*** Excerpted text
Quick setup for lazy people (on a Mac)

$ ./tools/setup

Slower introduction for industrious people (and those on Linux/Windows)

If you wish to develop Annotator, you'll need to have a working installation of Node.js (v0.8.x). Once installed (on most systems Node comes bundled with NPM) you should run the following to install Annotator's development dependencies:

$ npm install .

The Annotator source is found in src/, and is written in CoffeeScript, which is a little language that compiles to Javascript. See the CoffeeScript website for more information.

dev.html loads the raw development files from lib/ and can be useful when developing.

The tests can be found in test/spec/. You can run the tests in your browser (using test/runner.html), but while you're working it's probably easiest to run the tests using npm test from the root of the repository. This will require PhantomJS and the mocha runner:

$ npm install -g phantomjs mocha-phantomjs

For inline documentation we use TomDoc. It's a Ruby specification but it also works nicely with CoffeeScript.

Tools

There are a number of useful development tools shipped in the tools/ directory:

$ ./tools/build      # compiles src/*.coffee and test/*.coffee into lib/*.js
$ ./tools/watch      # like the above, but automatically recompiles files when they change
$ ./tools/test       # runs the test suite with PhantomJS

Building the packaged version of Annotator involves running the appropriate make task. For example:

$ make                     # build everything
$ make bookmarklet         # build the bookmarklet
$ make annotator plugins   # build annotator and individual plugin files.
******
▶ [Try it] According to the Annotator development notes, what language is the Annotator source written in? The data that comes next isn't needed for anything here.
*** Given information
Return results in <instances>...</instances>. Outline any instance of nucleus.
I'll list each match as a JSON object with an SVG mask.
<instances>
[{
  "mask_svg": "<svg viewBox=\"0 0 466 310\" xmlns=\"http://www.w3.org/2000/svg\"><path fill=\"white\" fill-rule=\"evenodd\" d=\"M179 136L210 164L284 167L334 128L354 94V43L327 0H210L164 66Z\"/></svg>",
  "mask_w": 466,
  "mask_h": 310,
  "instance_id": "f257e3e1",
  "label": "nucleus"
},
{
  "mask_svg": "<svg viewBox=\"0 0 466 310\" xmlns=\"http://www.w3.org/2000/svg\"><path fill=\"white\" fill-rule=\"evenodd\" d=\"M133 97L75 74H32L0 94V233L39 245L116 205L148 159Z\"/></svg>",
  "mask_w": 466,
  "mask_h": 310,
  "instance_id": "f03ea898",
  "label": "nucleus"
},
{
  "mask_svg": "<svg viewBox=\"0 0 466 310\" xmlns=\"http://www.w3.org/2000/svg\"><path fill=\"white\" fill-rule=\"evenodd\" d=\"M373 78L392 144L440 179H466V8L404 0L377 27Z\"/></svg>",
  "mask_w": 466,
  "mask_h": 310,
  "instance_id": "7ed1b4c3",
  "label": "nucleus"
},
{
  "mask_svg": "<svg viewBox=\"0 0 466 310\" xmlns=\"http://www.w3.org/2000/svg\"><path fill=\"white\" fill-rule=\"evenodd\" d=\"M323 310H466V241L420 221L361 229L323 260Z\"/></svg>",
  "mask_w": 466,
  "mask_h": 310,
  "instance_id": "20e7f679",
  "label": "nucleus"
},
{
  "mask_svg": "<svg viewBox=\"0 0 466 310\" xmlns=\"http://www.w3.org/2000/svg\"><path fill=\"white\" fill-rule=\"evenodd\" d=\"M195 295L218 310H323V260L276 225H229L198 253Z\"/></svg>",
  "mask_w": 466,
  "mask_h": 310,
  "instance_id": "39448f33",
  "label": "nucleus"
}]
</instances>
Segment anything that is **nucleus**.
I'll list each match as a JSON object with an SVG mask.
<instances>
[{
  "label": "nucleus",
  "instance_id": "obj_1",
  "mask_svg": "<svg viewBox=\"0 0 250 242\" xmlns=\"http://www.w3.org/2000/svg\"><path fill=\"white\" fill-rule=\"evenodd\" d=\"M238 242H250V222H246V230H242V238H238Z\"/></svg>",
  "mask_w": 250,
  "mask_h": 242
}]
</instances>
******
▶ [Output for this exercise] CoffeeScript, a little language that compiles to JavaScript.